“We can’t just see women succeeding all the time,” Dr. Gray said. “A good feminist image needs to show us women struggling and sometimes making bad decisions. Jennifer Aniston often occupies that role. People connect. It’s ‘Yeah, she doesn’t know what she’s doing and neither do I.’”
To admirers Ms. Aniston’s seeming bewilderment is built on a bedrock of granite.
“Many celebrities, when they’re under pressure, break down and start making bad decisions,” said Nancy Eastman, 15, a high school sophomore in New York City. “Suddenly you hear they’re in rehab. With Jennifer Aniston that never happened. She just tried going on with her life and doing what she loved. To me she is Rachel.”

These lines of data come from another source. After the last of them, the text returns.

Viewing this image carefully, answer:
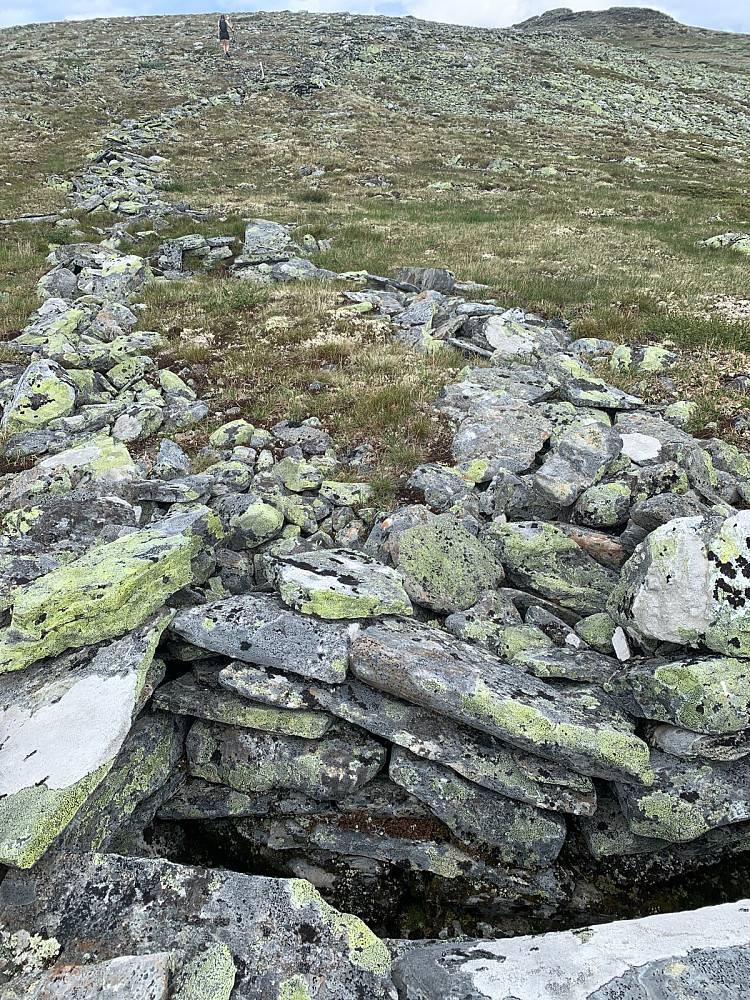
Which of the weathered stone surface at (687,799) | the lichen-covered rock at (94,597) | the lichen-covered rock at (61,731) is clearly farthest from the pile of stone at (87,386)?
the weathered stone surface at (687,799)

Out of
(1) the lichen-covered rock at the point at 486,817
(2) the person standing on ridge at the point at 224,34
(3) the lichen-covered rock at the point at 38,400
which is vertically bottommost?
(1) the lichen-covered rock at the point at 486,817

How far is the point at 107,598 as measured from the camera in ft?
16.4

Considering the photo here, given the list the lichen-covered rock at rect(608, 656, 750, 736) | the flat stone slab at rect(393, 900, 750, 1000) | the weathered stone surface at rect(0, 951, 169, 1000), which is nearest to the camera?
the weathered stone surface at rect(0, 951, 169, 1000)

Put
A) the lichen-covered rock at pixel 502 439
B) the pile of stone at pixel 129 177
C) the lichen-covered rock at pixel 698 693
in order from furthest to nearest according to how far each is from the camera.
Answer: the pile of stone at pixel 129 177 < the lichen-covered rock at pixel 502 439 < the lichen-covered rock at pixel 698 693

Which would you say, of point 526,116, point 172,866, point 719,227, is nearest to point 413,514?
point 172,866

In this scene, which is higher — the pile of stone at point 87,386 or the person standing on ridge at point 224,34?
the person standing on ridge at point 224,34

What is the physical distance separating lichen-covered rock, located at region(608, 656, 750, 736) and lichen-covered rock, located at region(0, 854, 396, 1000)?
2.99 m

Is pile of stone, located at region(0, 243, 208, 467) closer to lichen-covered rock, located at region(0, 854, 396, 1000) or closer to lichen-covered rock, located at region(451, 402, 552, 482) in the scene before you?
lichen-covered rock, located at region(451, 402, 552, 482)

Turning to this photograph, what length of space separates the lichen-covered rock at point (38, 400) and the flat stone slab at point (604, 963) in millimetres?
9577

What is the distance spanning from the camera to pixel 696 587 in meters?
5.03

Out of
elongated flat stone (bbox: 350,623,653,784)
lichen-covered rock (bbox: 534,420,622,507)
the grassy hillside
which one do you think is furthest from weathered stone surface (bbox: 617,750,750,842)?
the grassy hillside

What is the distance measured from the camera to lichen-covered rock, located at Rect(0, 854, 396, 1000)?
3557 millimetres

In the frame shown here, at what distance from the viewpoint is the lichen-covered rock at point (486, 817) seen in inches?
198

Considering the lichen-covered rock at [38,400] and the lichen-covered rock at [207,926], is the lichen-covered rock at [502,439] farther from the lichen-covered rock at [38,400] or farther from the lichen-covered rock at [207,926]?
the lichen-covered rock at [38,400]
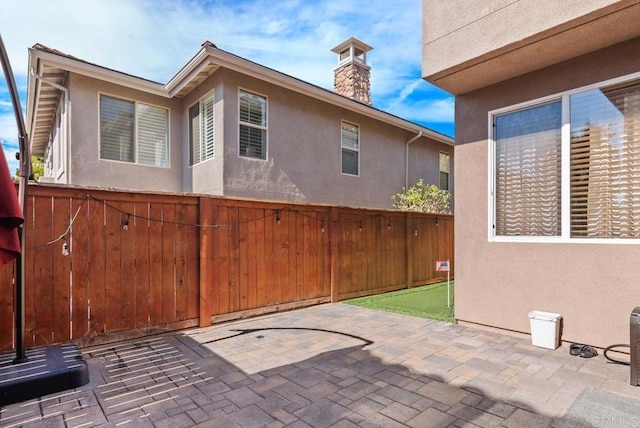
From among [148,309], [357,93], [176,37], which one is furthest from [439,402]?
[357,93]

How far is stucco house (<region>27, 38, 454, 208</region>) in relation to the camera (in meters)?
7.31

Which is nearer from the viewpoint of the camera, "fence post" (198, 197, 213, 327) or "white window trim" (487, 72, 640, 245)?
"white window trim" (487, 72, 640, 245)

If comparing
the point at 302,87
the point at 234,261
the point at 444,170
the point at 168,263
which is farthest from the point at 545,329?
the point at 444,170

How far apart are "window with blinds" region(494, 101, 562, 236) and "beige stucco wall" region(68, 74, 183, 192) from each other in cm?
682

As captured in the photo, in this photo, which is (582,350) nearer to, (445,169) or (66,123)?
(66,123)

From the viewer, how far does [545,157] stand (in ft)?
14.9

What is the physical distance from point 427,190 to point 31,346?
1003cm

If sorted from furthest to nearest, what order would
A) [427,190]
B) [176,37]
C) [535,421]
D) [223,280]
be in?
[427,190]
[176,37]
[223,280]
[535,421]

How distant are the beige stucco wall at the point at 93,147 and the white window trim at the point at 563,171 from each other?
668 centimetres

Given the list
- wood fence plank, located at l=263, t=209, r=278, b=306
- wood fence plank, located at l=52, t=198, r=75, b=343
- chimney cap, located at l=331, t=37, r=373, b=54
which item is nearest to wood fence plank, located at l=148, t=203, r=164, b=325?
wood fence plank, located at l=52, t=198, r=75, b=343

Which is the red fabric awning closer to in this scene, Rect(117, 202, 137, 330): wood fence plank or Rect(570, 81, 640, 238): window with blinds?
Rect(117, 202, 137, 330): wood fence plank

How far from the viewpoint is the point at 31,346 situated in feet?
12.9

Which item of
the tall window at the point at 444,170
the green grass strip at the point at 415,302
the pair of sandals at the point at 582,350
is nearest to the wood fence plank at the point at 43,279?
the green grass strip at the point at 415,302

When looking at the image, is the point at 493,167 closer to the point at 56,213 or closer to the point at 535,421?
the point at 535,421
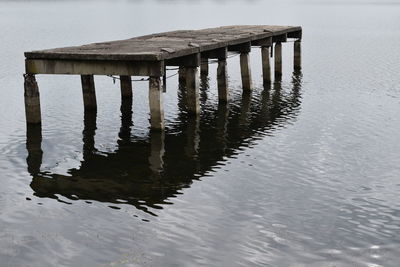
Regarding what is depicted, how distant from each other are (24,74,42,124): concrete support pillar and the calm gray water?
0.55 meters

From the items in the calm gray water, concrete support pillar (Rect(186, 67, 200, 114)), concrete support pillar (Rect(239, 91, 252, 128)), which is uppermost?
concrete support pillar (Rect(186, 67, 200, 114))

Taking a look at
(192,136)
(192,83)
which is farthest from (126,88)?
(192,136)

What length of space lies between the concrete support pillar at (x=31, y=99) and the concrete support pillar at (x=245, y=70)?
10.1 m

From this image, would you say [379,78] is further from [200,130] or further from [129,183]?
[129,183]

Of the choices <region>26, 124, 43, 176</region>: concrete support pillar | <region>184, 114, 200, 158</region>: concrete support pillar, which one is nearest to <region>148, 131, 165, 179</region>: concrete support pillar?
<region>184, 114, 200, 158</region>: concrete support pillar

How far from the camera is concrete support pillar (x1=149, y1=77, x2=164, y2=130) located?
16.9m

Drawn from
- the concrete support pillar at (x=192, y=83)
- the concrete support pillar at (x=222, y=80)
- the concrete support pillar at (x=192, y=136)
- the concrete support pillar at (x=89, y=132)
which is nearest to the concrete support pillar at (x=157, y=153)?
the concrete support pillar at (x=192, y=136)

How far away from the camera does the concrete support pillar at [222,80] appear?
75.4ft

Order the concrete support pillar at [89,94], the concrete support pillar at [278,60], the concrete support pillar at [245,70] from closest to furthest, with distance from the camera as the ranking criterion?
the concrete support pillar at [89,94] → the concrete support pillar at [245,70] → the concrete support pillar at [278,60]

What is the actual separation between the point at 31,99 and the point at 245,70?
1081cm

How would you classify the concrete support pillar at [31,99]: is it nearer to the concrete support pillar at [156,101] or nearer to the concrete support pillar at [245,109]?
the concrete support pillar at [156,101]

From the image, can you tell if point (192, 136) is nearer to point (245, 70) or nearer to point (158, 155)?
point (158, 155)

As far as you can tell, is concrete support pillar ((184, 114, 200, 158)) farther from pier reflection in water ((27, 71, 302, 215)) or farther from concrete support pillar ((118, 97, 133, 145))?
concrete support pillar ((118, 97, 133, 145))

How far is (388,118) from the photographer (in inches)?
836
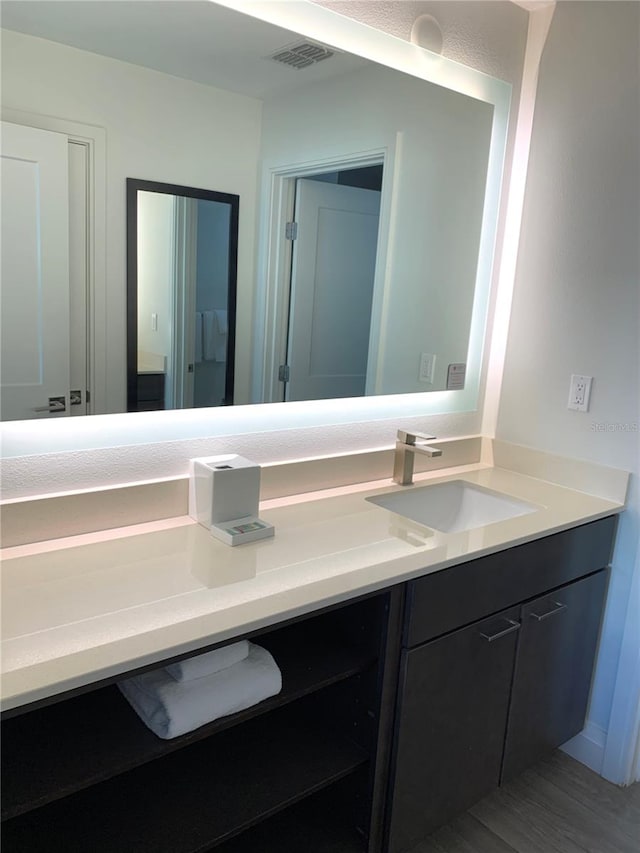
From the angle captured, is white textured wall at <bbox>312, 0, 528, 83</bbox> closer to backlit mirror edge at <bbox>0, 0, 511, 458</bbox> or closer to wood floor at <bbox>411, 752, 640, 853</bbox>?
backlit mirror edge at <bbox>0, 0, 511, 458</bbox>

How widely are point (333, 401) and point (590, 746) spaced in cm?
138

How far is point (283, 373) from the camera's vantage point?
73.4 inches

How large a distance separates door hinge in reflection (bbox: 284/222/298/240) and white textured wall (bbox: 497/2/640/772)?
856 millimetres

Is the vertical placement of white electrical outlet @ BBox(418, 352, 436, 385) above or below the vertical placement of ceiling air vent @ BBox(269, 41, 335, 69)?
below

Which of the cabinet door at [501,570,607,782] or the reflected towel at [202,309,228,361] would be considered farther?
the cabinet door at [501,570,607,782]

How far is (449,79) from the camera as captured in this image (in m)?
2.01

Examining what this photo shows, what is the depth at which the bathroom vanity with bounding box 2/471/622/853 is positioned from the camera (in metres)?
1.16

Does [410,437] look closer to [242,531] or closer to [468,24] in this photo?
[242,531]

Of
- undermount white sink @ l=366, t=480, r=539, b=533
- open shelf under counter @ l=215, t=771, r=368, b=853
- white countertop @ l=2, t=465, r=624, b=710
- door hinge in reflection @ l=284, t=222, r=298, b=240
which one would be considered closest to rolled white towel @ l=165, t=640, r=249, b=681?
white countertop @ l=2, t=465, r=624, b=710

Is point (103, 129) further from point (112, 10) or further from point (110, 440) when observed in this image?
point (110, 440)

That she would conflate the actress with her character seems a given. “Fans always try to ferret out the connection between the characters actresses play and their real lives,” said Leo Braudy, a professor of literature, film history and American culture at the University of Southern California in Los Angeles. As for Ms. Aniston, “If she is a role model, it is the role of survivor.”

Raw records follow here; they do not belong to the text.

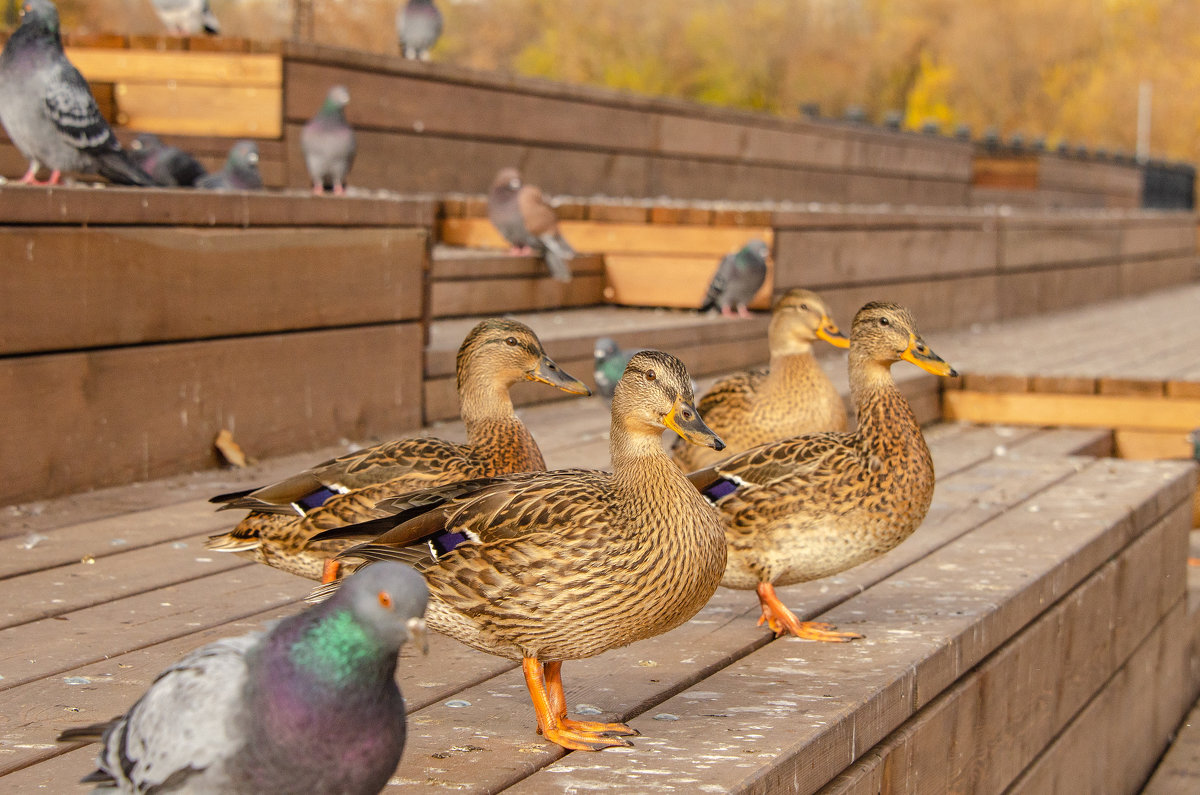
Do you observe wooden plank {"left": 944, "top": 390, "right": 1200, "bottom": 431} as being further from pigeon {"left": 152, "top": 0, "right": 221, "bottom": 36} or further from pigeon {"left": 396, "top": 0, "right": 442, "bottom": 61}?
pigeon {"left": 152, "top": 0, "right": 221, "bottom": 36}

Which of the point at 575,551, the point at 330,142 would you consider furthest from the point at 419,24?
the point at 575,551

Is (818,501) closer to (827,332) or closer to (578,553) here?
(578,553)

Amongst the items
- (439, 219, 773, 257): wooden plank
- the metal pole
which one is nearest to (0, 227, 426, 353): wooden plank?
(439, 219, 773, 257): wooden plank

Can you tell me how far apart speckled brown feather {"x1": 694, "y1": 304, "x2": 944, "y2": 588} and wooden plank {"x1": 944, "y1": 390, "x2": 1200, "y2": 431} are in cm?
436

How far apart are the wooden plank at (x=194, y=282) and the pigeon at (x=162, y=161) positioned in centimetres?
143

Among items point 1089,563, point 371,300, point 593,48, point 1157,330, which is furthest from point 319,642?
point 593,48

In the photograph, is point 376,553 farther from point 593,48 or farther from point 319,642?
point 593,48

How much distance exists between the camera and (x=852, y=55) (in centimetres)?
5900

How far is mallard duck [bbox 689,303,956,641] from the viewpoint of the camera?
3547 mm

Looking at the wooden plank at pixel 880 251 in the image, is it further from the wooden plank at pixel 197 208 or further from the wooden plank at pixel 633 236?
the wooden plank at pixel 197 208

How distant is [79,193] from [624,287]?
482 centimetres

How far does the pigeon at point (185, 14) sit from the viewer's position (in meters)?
9.59

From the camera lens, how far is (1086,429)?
807cm

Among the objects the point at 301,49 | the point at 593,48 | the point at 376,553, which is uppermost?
the point at 593,48
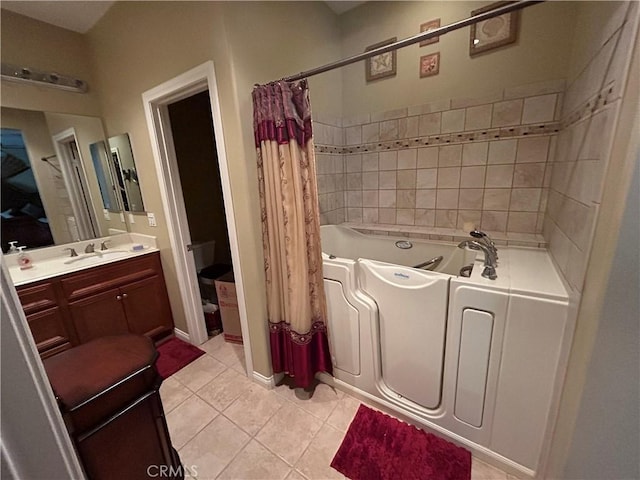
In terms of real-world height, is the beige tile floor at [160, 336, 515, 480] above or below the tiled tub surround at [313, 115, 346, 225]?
below

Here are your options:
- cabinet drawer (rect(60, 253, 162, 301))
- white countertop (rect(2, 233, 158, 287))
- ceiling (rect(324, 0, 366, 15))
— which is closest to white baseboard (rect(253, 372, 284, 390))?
cabinet drawer (rect(60, 253, 162, 301))

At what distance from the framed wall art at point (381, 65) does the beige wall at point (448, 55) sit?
0.04 metres

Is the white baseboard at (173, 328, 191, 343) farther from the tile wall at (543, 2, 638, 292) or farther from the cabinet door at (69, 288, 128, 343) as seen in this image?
the tile wall at (543, 2, 638, 292)

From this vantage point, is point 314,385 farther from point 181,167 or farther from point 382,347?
point 181,167

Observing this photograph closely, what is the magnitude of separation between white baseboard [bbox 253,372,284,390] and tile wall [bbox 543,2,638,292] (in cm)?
168

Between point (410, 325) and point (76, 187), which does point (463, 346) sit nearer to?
point (410, 325)

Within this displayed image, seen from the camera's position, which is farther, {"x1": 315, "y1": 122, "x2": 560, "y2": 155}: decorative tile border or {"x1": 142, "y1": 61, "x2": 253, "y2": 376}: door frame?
{"x1": 315, "y1": 122, "x2": 560, "y2": 155}: decorative tile border

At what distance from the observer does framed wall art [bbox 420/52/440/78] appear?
1.88 meters

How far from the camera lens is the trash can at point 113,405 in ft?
2.60

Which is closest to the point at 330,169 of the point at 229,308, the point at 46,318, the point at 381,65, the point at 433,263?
the point at 381,65

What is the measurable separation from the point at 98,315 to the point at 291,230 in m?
1.62

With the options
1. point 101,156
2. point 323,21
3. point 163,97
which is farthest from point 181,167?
point 323,21

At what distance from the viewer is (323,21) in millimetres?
1962

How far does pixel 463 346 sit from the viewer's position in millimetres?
1208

To some, Ms. Aniston seems to have sedulously cultivated that cool-girl persona — tough but not hardened, cheery or tart as it suits her. Her performance, if it is one, puts one in mind of Amy Dunne, the unnervingly cunning title character of “Gone Girl,” Gillian Flynn’s 2012 thriller, who has styled herself, as Amy observes in what maybe the novel’s most oft-quoted passage, “as that hot, brilliant, funny woman who adores football, poker, dirty jokes and burping.” And, as Amy observes, never gets angry.
But if Ms. Aniston is mostly sticking to script, does it matter?
The actress herself has been quick to exploit her red-carpet appeal in a black leather minidress or sensationally clingy bias-cut gown. She seems to generate heat, yet younger male fans rarely respond with unbridled lust.